Последняя просьба без пяти минут мертвеца казалась Старику странной. Он обдумывал её, опираясь на трость, с которой нигде не расставался.
– Я постараюсь, – наконец сказал он. – Если буду жив.
– Благодарю тебя, – прошептал старик слабым голосом. – Запомни, шкатулка под яблоней! Только внучке, ни в коем случае не её полоумной матери или подлому отцу.
– Шкатулка под яблоней, – проговорил Старик, пробуя слова на вкус. – Что ты чувствуешь?
– Слабость.
– Тебе надо поспать.
– Я умираю.
– Не стоит торопить смерть.
– Как? Как ты можешь её видеть?
На этот вопрос у Старика не было ответа. Никаким даром он сроду не обладал. Разве что мог наживать себе врагов, не прилагая усилий.
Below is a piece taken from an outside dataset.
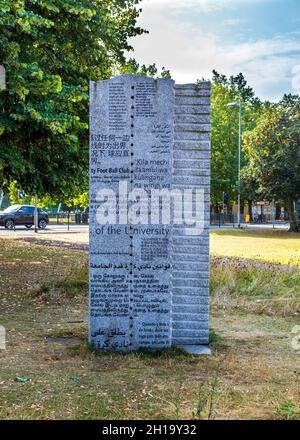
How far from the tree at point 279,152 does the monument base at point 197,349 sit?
33416 mm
– Мне нужен номер телефона твоей внучки, – сказал он.
Но старик, которому он дал слово, не хотел упрощать ему жизнь. Он заснул своим последним сном, навсегда покинув и этот мир, и эту вселенную, и то, что находилось вне её пределов. На его застывшем лице чудесным образом разгладилась часть морщин.
Старик помолчал у изголовья кровати усопшего. Рыться в чужих вещах он считал недостойным. И не собирался расшибаться в лепёшку ради внучки сопалатника. В шкатулке наверняка лежало что-то материальное, деньги или драгоценности. Но, как и обещал, постарается донести послание до адресата.
Он был единственным, кто слонялся по коридору хосписа в третьем часу ночи. Заспанная сестра заметила его прежде, чем он подошёл к её посту в своей полосатой пижаме.
– Не корите себя, – деликатно заметил он в ответ на виноватое выражение лица женщины. – Радуйтесь, что способны быстро засыпать.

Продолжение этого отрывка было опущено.